In the present case the Department of Revenue argues that Drake is distinguishable because the construction company was found to be a unitary business and because Oregon had no regulation analogous to Regulation IC-16. However, it is circular reasoning to attempt to distinguish Drake from the present case on the basis of Regulation IC-16 because it is that very regulation which is under review here. In regard to appellee's attempt to distinguish the cases on the basis of the unitary-multiform distinction, the court in Drake nowhere mentions this factor in reaching its decision.
Similarly, in the case of Amoco Production Co. v. Armold, Kan., 213 Kan. 636, 518 P.2d 453 (1974), a company that sold, produced, and processed oil and gas was required by regulation to allocate income by the separate accounting method. This regulation required that once a method of allocation had been selected the burden of proving a change of method was upon the party seeking the change. In regard to Amoco, there had never been a specific Kansas administrative finding that the formulary apportionment method of allocation did not fairly allocate income according to business activity. While recognizing that the determination of proper methods of allocating income was a duty cast upon the state taxing agency, the court held that interpretation of the statute was a question of law and that the function of the court was to give the statute the effect intended by the legislature. Amoco, supra, 518 P.2d at 455. The court reasoned that the Director of the Department of Revenue had the burdens of making both negative findings concerning formulary apportionment as well as specifying reasons why it did not fairly represent business activity in the state. A mere finding that separate accounting fairly represented the extent of a taxpayer's business activity was not enough. Amoco, supra, 518 P.2d at 458. In this light, the testimony of Mr. Geiser before the Kentucky Board of Tax Appeals is quite interesting, for he testified that only in cases where the Department of Revenue finds that separate accounting is inaccurate will the formulary apportionment method be used. Such a method of allocating income is clearly contrary to the plain meaning of the preamble of KRS 141.120(10) and to the mandate of uniformity in the Act. Thus, the court held that the basic purpose of the Uniform Act was to simplify the computation of state taxes, and that simplicity can come only through uniformity of interpretation. Cf. Moorman Manufacturing Co. v. G. D. Blair, 437 U.S. 267, 98 S.Ct. 2340, 57 L.Ed.2d 197 (1978).
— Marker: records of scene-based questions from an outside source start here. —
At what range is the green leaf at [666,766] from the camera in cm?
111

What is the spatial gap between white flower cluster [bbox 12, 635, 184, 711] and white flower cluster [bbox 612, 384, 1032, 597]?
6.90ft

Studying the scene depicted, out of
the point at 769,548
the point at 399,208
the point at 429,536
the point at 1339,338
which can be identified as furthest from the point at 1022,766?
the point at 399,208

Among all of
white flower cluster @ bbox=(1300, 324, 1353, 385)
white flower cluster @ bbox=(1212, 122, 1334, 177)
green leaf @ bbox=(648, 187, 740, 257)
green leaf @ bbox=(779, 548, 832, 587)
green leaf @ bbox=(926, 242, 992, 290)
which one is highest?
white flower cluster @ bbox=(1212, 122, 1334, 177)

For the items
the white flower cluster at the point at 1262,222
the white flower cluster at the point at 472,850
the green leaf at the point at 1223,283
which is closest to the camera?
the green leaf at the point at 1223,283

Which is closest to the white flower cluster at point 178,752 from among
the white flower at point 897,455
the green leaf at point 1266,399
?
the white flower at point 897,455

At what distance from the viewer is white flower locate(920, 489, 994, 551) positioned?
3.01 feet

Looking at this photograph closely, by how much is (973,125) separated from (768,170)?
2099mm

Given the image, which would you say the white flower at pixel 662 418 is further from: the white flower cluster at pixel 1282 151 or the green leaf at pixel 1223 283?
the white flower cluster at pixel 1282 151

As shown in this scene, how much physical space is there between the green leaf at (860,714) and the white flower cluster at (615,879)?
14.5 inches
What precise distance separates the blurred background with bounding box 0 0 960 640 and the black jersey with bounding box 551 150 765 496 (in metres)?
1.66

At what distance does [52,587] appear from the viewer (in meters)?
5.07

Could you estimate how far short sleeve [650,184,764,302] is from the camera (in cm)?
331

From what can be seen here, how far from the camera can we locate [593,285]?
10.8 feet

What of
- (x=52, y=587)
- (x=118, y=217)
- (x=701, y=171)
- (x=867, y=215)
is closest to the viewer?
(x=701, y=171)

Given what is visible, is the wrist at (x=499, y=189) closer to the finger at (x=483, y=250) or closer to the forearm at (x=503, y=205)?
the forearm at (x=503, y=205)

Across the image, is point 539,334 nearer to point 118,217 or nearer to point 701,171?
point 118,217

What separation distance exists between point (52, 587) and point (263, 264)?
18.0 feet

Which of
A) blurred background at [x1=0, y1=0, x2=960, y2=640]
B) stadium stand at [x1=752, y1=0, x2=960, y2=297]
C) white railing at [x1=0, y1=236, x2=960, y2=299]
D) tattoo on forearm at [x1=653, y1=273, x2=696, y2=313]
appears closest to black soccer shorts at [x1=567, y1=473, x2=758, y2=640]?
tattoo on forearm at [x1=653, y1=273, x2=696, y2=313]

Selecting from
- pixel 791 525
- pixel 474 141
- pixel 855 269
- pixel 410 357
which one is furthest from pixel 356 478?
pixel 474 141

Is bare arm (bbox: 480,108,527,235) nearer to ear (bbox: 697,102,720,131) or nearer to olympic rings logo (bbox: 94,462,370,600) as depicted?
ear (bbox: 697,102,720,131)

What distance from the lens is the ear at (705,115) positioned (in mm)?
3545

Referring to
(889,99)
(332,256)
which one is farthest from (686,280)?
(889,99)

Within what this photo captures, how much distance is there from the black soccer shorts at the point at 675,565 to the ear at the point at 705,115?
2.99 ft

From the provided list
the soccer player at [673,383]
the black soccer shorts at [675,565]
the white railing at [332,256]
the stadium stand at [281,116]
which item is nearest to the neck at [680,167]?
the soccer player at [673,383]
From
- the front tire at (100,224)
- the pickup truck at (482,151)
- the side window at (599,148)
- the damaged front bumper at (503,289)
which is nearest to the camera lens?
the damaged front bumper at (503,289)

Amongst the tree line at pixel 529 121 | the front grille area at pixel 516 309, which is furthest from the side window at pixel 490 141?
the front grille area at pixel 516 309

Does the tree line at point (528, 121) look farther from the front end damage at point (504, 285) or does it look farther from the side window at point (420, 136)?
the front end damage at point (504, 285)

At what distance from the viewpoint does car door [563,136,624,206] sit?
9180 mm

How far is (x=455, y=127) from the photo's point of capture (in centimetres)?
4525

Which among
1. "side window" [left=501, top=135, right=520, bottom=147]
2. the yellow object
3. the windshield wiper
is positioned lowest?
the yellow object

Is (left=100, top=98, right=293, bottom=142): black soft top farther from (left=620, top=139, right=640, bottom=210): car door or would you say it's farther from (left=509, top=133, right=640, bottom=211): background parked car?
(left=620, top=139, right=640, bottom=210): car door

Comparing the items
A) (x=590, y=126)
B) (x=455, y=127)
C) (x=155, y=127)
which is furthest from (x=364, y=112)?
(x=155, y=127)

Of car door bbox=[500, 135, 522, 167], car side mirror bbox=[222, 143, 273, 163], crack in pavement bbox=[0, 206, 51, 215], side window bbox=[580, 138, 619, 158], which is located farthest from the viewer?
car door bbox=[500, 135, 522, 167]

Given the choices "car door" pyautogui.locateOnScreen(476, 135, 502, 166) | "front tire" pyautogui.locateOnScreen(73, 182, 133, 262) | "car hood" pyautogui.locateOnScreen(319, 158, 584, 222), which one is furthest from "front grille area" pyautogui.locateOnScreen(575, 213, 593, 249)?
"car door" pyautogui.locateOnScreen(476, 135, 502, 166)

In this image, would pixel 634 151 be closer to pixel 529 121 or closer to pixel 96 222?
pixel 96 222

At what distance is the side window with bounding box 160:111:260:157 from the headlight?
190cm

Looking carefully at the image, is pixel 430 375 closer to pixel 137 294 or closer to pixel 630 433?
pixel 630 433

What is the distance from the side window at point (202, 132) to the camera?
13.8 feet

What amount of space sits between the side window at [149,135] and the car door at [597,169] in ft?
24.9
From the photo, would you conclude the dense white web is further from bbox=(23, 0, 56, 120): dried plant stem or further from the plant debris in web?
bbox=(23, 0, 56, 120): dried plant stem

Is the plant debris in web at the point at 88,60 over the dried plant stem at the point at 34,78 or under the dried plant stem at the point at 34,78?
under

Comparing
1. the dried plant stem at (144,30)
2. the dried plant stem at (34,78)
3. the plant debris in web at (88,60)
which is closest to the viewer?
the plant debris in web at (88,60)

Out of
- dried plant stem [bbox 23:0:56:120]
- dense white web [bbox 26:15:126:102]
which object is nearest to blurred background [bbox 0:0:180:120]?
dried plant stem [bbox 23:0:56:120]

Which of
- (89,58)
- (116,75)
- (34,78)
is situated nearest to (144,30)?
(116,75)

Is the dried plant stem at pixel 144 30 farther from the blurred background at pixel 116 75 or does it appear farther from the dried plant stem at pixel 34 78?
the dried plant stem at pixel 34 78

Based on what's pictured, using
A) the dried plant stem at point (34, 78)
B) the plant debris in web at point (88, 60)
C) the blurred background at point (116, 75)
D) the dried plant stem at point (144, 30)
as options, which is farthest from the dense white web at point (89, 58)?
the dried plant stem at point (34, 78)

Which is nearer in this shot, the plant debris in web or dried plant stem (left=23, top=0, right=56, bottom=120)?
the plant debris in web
The court in Amoco also thought it significant that the taxing authorities were uncertain as to the changes brought by the Uniform Act. The Kansas board framed its issues in terms of income rather than in terms of business activity. Mr. Geiser's testimony before the Board in the present case shows a similar uncertainty, because he speaks of "reflections of income —" rather than of "income that reflects business activity" or "the extent of business activity."
Finally, the court in Amoco noted that a narrow, pro-uniformity construction of the relief provision may operate to provide a tax loophole. A taxpayer could file under the separate accounting method in states where it is to his advantage, i. e., where losses have occurred, while simultaneously urging the use of formulary apportionment or narrow construction in other states, i. e., where in-state gains would be diminished by out-of-state losses. However, we have no findings by the Department of Revenue on this point, and do not believe we must reach this issue.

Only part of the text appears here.